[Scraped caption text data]
BEGIN
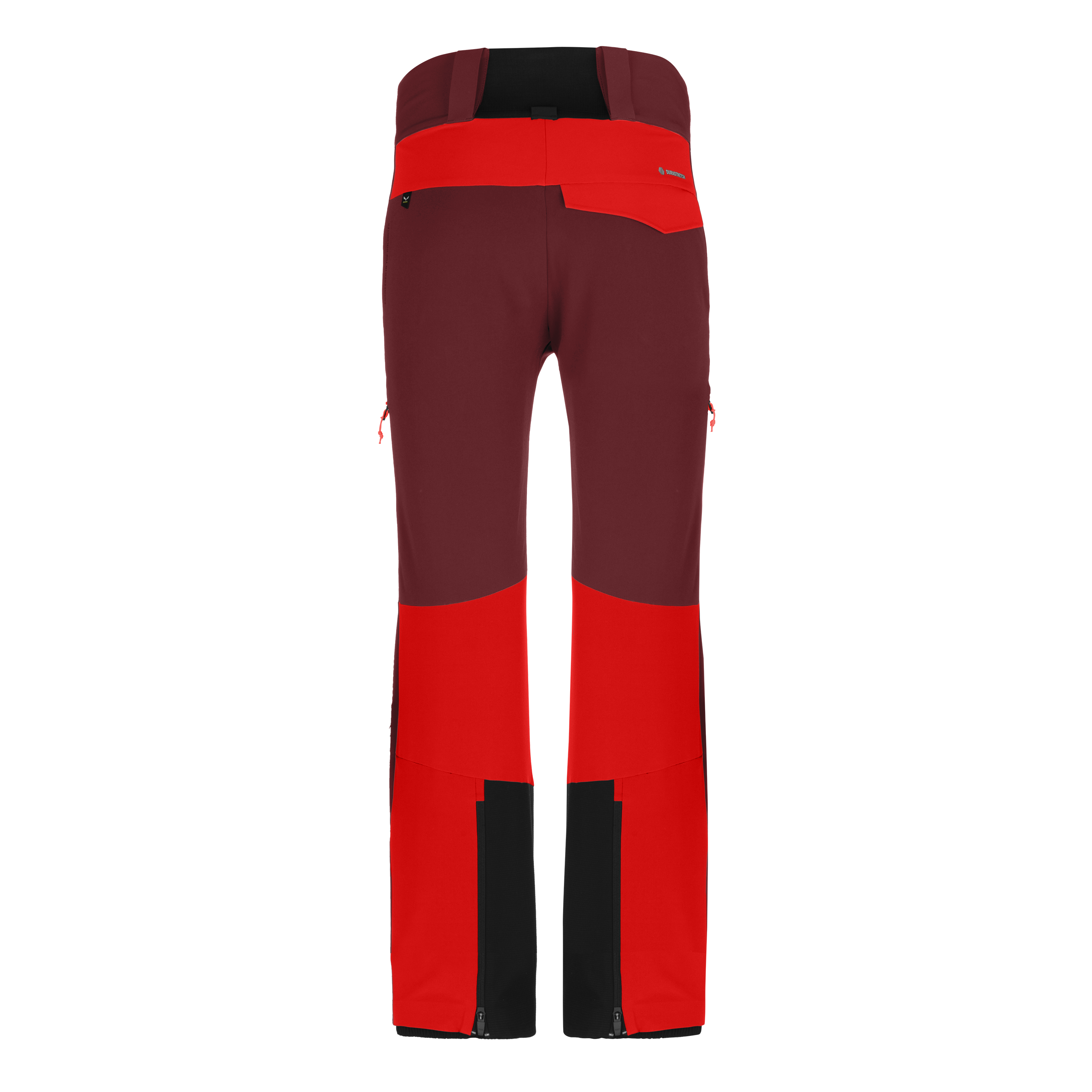 Sella Durastretch Hose Herren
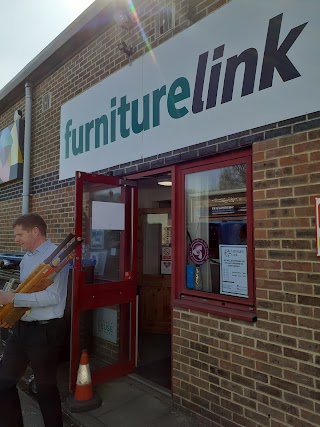 Furniturelink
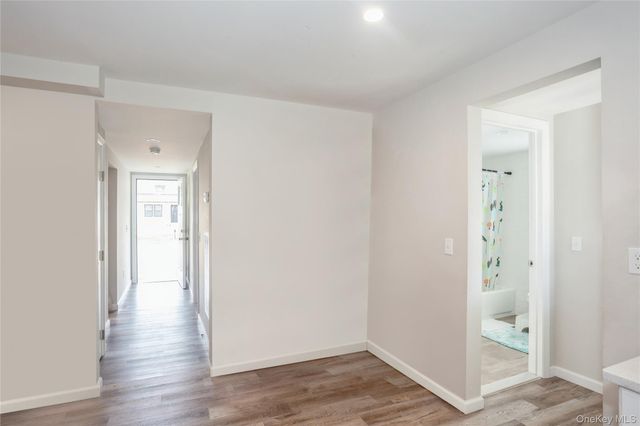 630 Northville Turnpike, Riverhead, NY 11901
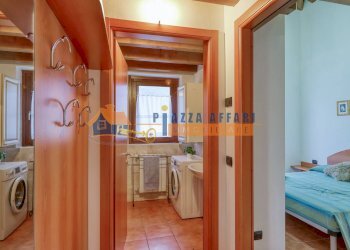 Foto 23 - Bilocale via Belmonte
 
60, Brezzo di Bedero - foto 23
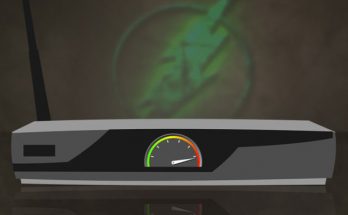 optimize router settings for speed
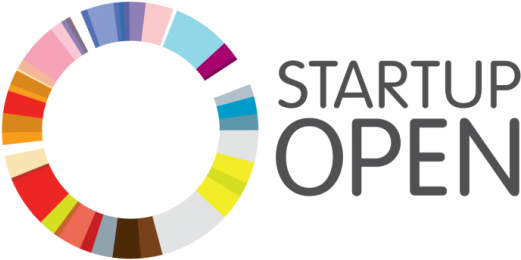 Startupopen-large - Startupopen-large (533x259)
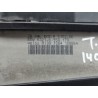 Recambio de piloto trasero derecho para bmw x3 (e83) 2.0d referencia OEM IAM 63216990170  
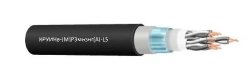 Cable KRUINv-(?)???????(?)-LS -U* (1 - 37)?(2, 3, 4)?(0,2 -2,5)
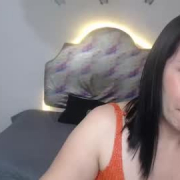 chiquita_sexy19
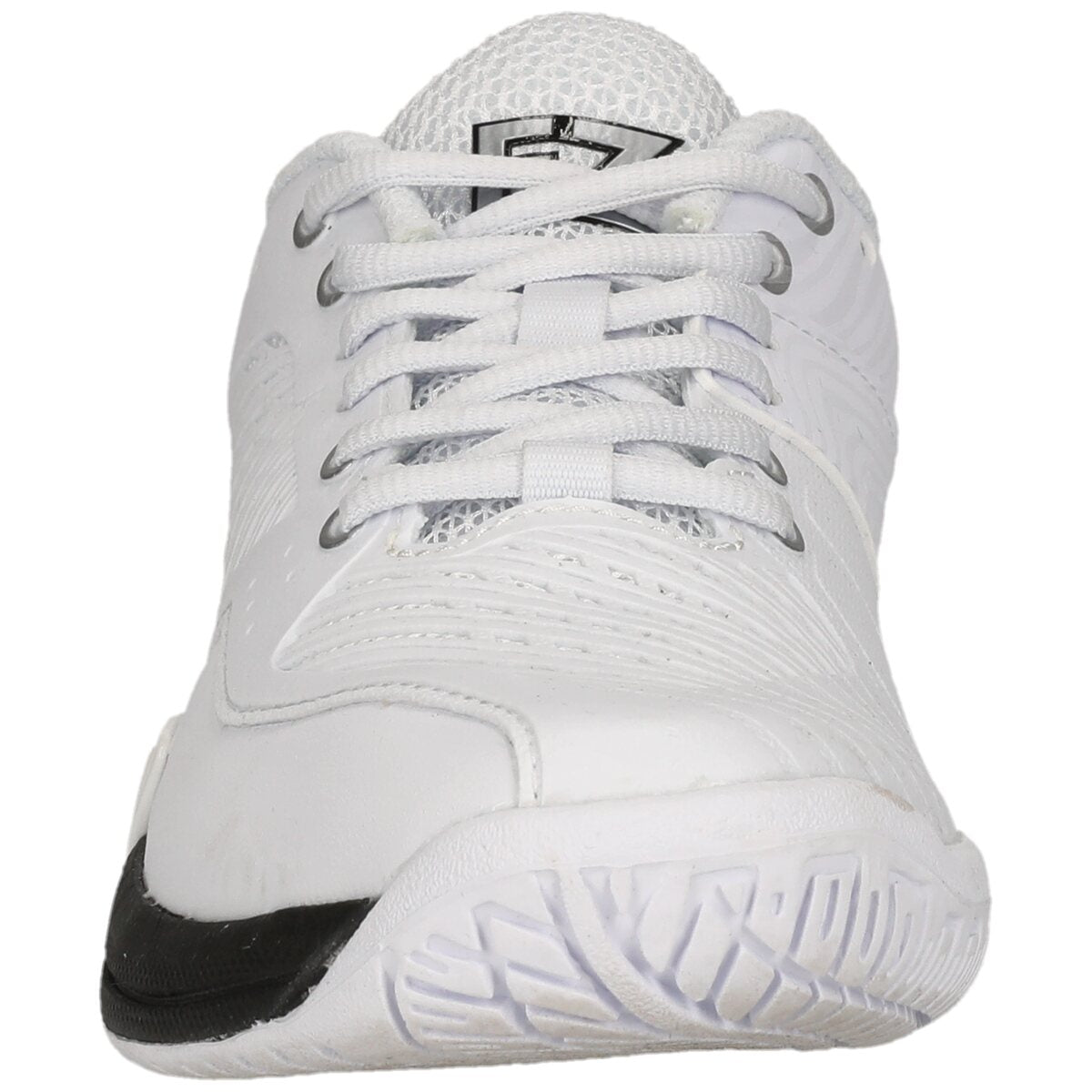 FZ Forza Trust V3 W White/Black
END
→ Your goal: Only the text of the entries belongs in the answer, copied exactly; the pictures stay out.

→ Problem solution:
 Sella Durastretch Hose Herren
 Furniturelink
 630 Northville Turnpike, Riverhead, NY 11901
 Foto 23 - Bilocale via Belmonte
 
60, Brezzo di Bedero - foto 23
 optimize router settings for speed
 Startupopen-large - Startupopen-large (533x259)
 Recambio de piloto trasero derecho para bmw x3 (e83) 2.0d referencia OEM IAM 63216990170  
 Cable KRUINv-(?)???????(?)-LS -U* (1 - 37)?(2, 3, 4)?(0,2 -2,5)
 chiquita_sexy19
 FZ Forza Trust V3 W White/Black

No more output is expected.